▶ What to do:
List each member of the editorial board named in the editorial on affordable housing fees below, along with that member's role.

Suspension of affordable housing fees on developers

Our view

City Council was correct this week, from a fairness standpoint alone, to suspend fees on developers.

Steamboat Today editorial board — June to December 2013

  • Suzanne Schlicht, COO and publisher
  • Lisa Schlichtman, editor
  • Tom Ross, reporter
  • David Baldinger Jr., community representative
  • Lisa Brown, community representative

Contact the editorial board at 970-871-4221 or editor@SteamboatToday.com. Would you like to be a member of the board? Fill out a letter of interest now.

Much has changed since 2006 in the Steamboat Springs housing market and the local economy to suggest that the community needs to hit the reset button on its programs in support of affordable housing. And we already know that single-family homes within the city limits that are attainable by typical two-income households again are in short supply. However, we also know that the tools the city of Steamboat Springs sought to use to provide affordable housing seven years ago, during an unprecedented escalation of housing prices in the Yampa Valley, were not successful.

Requiring developers of luxury housing projects to either build deed-restricted affordable units on site or pay large fees to offset the demand for new workers simply didn’t work. Squeezed between income limits and the amount of money they could qualify to borrow, many would-be affordable home buyers turned out to be square pegs trying to fit into a round hole. Many others proved not to be interested in buying deed-restricted homes with caps on appreciation.

In the notable case of First Tracks at Wildhorse Meadows, interested buyers either made too much money to meet affordability standards or made too little to qualify for a mortgage. Ultimately, the city had to allow the developers to pursue market sales on a project they never would have built of their own accord. It wasn’t what anyone in Steamboat intended.

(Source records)
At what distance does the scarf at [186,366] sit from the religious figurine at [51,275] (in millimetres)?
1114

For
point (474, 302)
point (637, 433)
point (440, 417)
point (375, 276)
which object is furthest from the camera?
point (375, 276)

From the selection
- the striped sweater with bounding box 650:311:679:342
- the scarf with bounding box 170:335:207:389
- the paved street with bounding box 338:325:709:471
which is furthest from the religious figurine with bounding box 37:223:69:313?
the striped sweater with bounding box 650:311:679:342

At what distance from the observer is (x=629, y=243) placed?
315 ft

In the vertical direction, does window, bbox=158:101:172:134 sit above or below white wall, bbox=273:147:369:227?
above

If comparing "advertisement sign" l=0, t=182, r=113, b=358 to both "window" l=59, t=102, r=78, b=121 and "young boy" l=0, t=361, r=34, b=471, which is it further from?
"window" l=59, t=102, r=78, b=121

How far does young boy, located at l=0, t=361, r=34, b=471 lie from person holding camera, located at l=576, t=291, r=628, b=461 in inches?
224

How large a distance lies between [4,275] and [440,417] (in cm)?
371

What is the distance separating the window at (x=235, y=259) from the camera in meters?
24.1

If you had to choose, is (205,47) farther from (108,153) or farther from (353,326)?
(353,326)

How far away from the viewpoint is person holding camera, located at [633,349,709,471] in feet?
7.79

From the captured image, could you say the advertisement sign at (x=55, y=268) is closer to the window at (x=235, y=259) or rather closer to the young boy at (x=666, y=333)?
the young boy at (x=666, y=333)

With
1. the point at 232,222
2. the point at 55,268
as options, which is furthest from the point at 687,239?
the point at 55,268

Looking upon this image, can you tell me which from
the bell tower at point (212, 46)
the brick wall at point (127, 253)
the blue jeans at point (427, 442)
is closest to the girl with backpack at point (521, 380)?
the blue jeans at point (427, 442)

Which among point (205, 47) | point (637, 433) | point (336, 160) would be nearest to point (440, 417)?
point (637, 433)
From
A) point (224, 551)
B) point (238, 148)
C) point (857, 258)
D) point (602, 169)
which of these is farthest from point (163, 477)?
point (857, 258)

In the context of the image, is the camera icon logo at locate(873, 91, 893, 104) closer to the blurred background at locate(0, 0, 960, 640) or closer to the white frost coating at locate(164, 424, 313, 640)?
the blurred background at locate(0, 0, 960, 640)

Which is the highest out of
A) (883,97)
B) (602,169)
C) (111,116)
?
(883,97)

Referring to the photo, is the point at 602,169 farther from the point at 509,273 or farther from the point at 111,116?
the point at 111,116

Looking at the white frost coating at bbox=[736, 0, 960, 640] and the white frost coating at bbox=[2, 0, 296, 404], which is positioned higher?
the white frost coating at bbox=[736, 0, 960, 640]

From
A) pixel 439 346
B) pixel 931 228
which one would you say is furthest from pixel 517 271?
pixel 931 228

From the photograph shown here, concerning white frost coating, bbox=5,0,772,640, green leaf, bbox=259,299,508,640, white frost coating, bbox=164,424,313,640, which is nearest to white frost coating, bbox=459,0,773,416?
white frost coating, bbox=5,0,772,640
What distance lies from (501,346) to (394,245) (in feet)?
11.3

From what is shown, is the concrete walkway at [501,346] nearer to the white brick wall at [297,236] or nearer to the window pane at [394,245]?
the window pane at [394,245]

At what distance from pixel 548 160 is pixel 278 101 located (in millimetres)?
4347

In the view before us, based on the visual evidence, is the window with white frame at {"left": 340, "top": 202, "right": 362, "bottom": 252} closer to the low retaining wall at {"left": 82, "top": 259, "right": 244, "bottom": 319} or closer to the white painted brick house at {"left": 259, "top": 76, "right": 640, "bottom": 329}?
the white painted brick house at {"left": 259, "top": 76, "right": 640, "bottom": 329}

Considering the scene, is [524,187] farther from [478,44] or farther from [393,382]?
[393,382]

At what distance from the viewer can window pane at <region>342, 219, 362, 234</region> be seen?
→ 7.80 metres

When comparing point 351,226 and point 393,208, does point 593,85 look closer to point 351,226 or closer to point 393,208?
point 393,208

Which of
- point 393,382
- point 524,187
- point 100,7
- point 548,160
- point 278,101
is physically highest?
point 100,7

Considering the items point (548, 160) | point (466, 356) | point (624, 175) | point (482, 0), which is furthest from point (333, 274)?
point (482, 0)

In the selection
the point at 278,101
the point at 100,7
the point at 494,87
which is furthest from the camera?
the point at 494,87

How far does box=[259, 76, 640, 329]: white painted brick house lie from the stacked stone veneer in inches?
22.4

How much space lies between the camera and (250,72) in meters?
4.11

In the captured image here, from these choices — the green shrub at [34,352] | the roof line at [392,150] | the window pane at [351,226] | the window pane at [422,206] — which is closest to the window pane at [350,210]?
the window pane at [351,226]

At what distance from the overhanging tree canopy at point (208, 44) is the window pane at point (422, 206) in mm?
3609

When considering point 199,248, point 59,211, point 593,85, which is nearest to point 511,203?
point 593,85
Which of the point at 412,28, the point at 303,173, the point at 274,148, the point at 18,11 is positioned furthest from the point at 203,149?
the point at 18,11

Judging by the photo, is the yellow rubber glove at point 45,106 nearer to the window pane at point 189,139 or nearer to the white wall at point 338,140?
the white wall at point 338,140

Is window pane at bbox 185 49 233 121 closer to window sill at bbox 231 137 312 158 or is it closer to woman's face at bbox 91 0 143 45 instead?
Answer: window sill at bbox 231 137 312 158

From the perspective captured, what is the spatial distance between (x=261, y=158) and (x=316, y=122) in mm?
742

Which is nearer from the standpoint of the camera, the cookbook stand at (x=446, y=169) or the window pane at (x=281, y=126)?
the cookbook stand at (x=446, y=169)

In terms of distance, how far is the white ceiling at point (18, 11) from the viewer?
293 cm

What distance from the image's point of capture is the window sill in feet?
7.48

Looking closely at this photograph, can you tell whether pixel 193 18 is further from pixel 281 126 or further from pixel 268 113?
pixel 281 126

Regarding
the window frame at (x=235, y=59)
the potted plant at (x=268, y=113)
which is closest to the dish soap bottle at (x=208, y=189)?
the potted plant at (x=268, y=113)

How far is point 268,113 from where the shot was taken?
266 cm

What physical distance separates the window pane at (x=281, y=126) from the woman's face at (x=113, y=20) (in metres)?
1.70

▶ Solution to the problem:
- Suzanne Schlicht, COO and publisher
- Lisa Schlichtman, editor
- Tom Ross, reporter
- David Baldinger Jr., community representative
- Lisa Brown, community representative